By Shinichi Saoshiro
TOKYO (Reuters) – Asian stocks rose across the board on Tuesday after a rally on Wall Street and steps by China to shore up its economy boosted risk appetite, while Greek debt worries again haunted the sagging euro.
Spreadbetters expected European shares to pull back slightly after Monday’s rise, calling for Britain’s FTSE (.FTSE), Germany’s DAX (.GDAXI) and France’s CAC (.FCHI) to open a touch lower.
Tracking overnight gains in U.S. stocks, MSCI’s broadest index of Asia-Pacific shares outside Japan was up 0.5 percent. The index was on track for a 4 percent gain this quarter.
Australian shares (.AXJO) rose 0.9 percent. Bourses in South Korea, Hong Kong, Malaysia and Indonesia rose as well. Japan’s Nikkei (.N225) bucked the trend and lost 0.2 percent.
The often volatile Shanghai Composite Index (.SSEC) followed up Monday’s rally, scaling seven-year highs on hopes for more infrastructure spending and monetary easing. The index led its Asian peers with a 17 percent gain this quarter.
The Dow (.DJI) and S&P 500 (.SPX) both climbed more than 1 percent Monday with sentiment buoyed by robust Chinese equities.
After unveiling details over the weekend for a modern “Silk Road” that could pump tens of billions of dollars into investment, China late on Monday announced steps to ease housing taxes and lending rules to prop up sliding house prices that have threatened economic growth.
“Tax cuts, reductions to down payments on second homes, along with further moves to (reserve) requirement ratios have all been introduced to assist China’s slowing housing sector and will be a medium-term positive in the global growth story,” Evan Lucas, market strategist at IG in Melbourne, said in a note to clients.
Chinese central bank governor Zhou Xiaochuan’s recent warning that China needs to be vigilant for signs of deflation have also helped fuel hopes for more easing.
“We believe policymakers are increasingly concerned about
weakening growth and inflation, and will deploy more monetary and fiscal easing measures in the coming weeks,” economists at HSBC said.
In currencies, the euro was down 0.4 percent at $ 1.0788 (EUR=), adding to an overnight loss of 0.5 percent.

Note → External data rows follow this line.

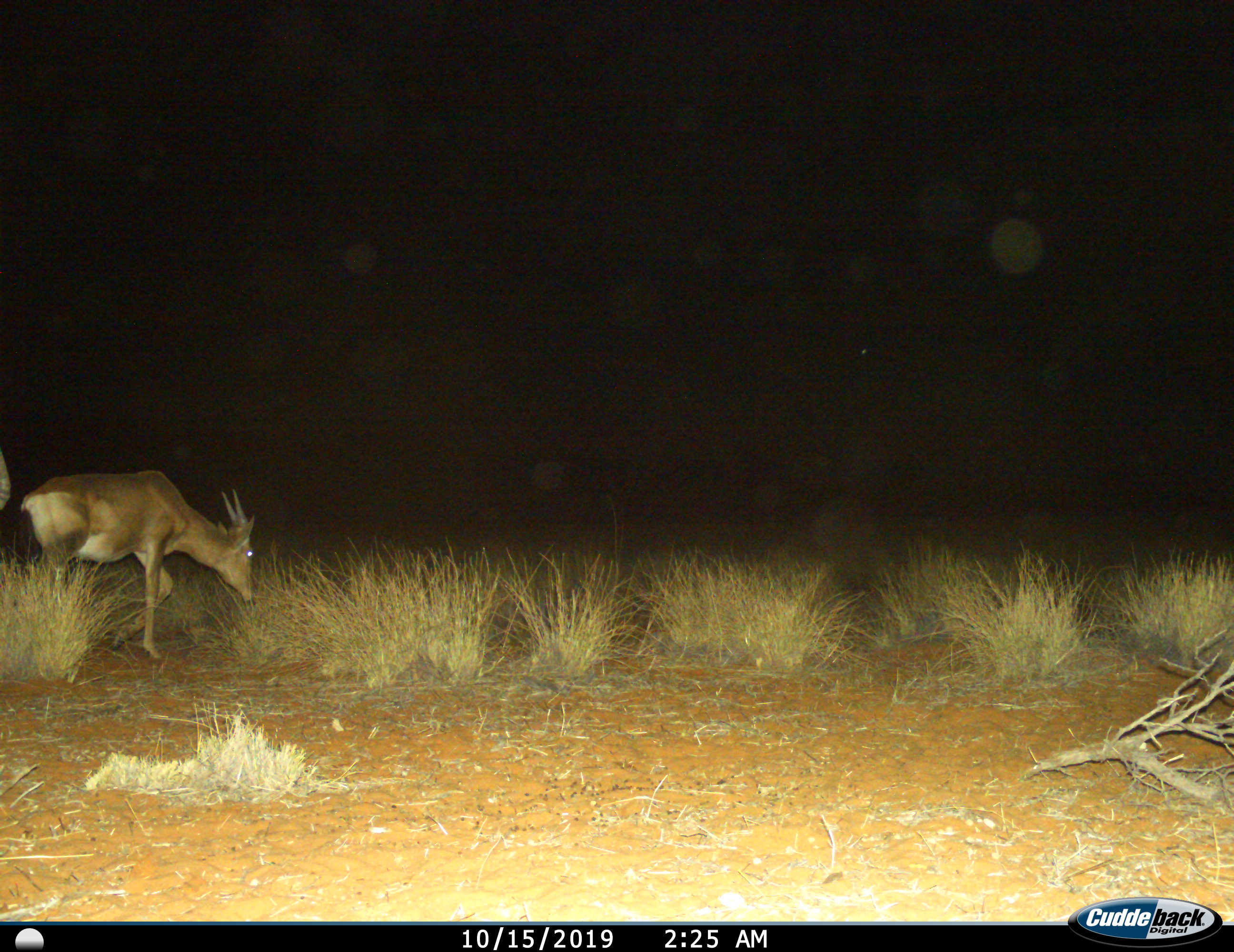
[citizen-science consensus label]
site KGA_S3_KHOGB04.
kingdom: Animalia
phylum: Chordata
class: Mammalia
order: Artiodactyla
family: Bovidae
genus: Alcelaphus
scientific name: Alcelaphus buselaphus caama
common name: red hartebeest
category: hartebeestred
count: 2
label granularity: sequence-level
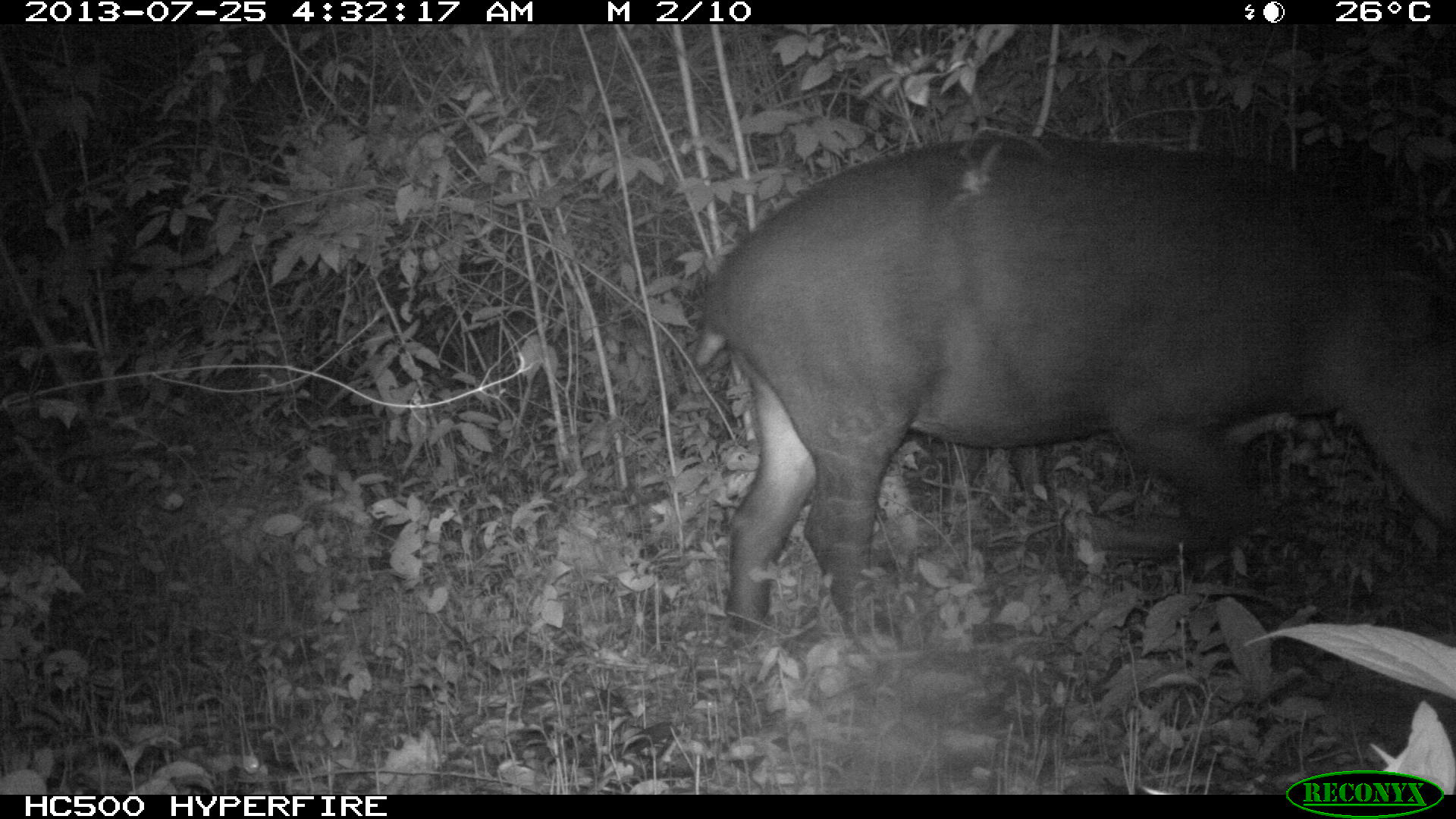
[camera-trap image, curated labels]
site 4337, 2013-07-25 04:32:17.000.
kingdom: Animalia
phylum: Chordata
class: Mammalia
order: Perissodactyla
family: Tapiridae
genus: Tapirus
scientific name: Tapirus bairdii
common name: baird's tapir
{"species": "Tapirus bairdii (baird's tapir)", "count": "2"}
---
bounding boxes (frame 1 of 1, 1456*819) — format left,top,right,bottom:
tapirus bairdii: 690,126,1456,656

The euro looked to lose about 10 percent this quarter versus the dollar.
The common currency fell against the dollar on worries whether Greece can secure aid before it runs out of cash in three weeks. Germany, Greece’s biggest creditor, demanded that it show more commitment to reform while Athens said it cannot make an “unconditional” agreement with lenders.
The dollar was little changed at 120.20 yen (JPY=) after surging from an overnight low of 119.105. The greenback was poised for a modest 0.4 percent rise this quarter.
The Australian dollar found little support from prospects of more stimulus and monetary easing from China, Australia’s key trading partner.
The Aussie lost 0.4 percent to $ 0.7626 (AUD=D4) after skidding more than one percent overnight amid persistent expectations of further interest rate cuts by the Reserve Bank of Australia.
U.S. crude extended losses as the Mar. 31 deadline loomed for Iran and six world powers negotiating a deal for Tehran’s nuclear programme.
If agreement to end Western sanctions is reached OPEC-member Iran would be able to ship more crude into an already saturated market.
U.S. crude was down 1.3 percent at $ 48.06 (32 pounds) per barrel.